While the wrong-end-of-a-horse vice president was telling my supervisor that I was a prima donna and entirely replaceable, and so was he if he didn’t agree with him, this other company was working around the clock (literally–I have e-mail messages from them stamped midnight, and messages stamped 5 am) to get me an offer letter.
The new job is a better job than my old one, but it doesn’t pay as well. I took a pay cut to get closer to my family and get away from him.
When I turned in my resignation, we didn’t hear a word or see any action from him. Three hours later, my supervisor called him. He asked him something unrelated, and then…
“Did you get Dave’s e-mail?”
“Oh. Yeah. About that. Do you think that incident was the straw that broke the camel’s back?”
“I think it had something to do with it, yes.”
“Oh. Well, that says a lot about his character.” Then there was a long, painful pause as he waited for affirmation. Affirmation my supervisor wasn’t going to give.
I think it does say something about my character, but not what he thinks.
I also wonder what working 7 hours for him on his proposal–some of it unpaid–and sitting there and taking his this-is-h0w-employees-should-act lecture when I knew I would soon be resigning says about my character.

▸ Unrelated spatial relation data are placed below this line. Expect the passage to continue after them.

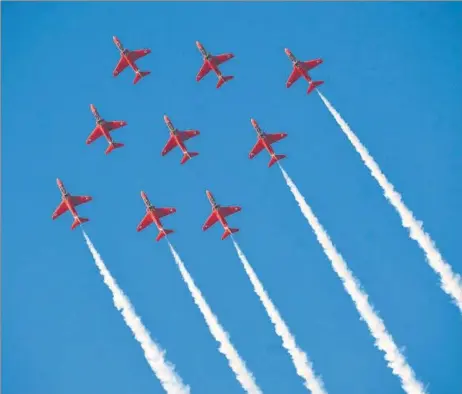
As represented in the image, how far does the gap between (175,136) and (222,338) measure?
1903 cm

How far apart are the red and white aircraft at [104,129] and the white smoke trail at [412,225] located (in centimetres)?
1926

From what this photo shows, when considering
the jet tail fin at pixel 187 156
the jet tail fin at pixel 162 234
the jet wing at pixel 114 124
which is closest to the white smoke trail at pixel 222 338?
the jet tail fin at pixel 162 234

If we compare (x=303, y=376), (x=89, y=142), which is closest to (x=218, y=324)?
(x=303, y=376)

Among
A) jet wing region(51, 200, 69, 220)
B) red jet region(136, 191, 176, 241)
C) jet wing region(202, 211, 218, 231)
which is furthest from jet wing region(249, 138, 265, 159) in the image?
jet wing region(51, 200, 69, 220)

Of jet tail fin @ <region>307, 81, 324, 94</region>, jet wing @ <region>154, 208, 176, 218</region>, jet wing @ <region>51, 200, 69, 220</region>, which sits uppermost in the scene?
jet wing @ <region>51, 200, 69, 220</region>

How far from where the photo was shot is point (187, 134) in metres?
74.6

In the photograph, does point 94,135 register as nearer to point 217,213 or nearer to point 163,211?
point 163,211

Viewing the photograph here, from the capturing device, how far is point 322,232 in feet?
234

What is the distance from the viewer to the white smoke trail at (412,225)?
67.0 metres

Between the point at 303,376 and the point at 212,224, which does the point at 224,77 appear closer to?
the point at 212,224

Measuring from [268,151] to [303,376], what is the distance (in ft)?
66.1

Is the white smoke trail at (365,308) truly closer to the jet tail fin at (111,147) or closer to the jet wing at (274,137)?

I could have just left him high and dry, but I didn’t.
To my current employer’s credit, they tried to keep me. A corporate executive flew in from Texas, took me to lunch, and asked what it would take to keep me. Yes, I’m impressed. The problem was, what could he offer? Money wasn’t going to do it. My new job doesn’t require travel, and it’s not fair to my current team to give them the burden of traveling while I sit in a cushy chair in Illinois. I suppose I could figure out the time I was spending in traffic, assign a dollar value to it, and ask for that. But then I run the risk of pricing myself out of the market. And that doesn’t fix the problem that pushed me to leave. And I don’t get any more time with my wife and kids either.
The guy who called me a prima donna seems to be driven mostly by money. I’m driven by other things. Among them is this. When I graduated from high school and moved away to college, Dad realized he’d been living with me for 18 years and barely knew me. If I can be a good company man and avoid repeating his mistake, that’s fine. If I have to choose between my family and my company and choose my family, then I guess that just says something about my character.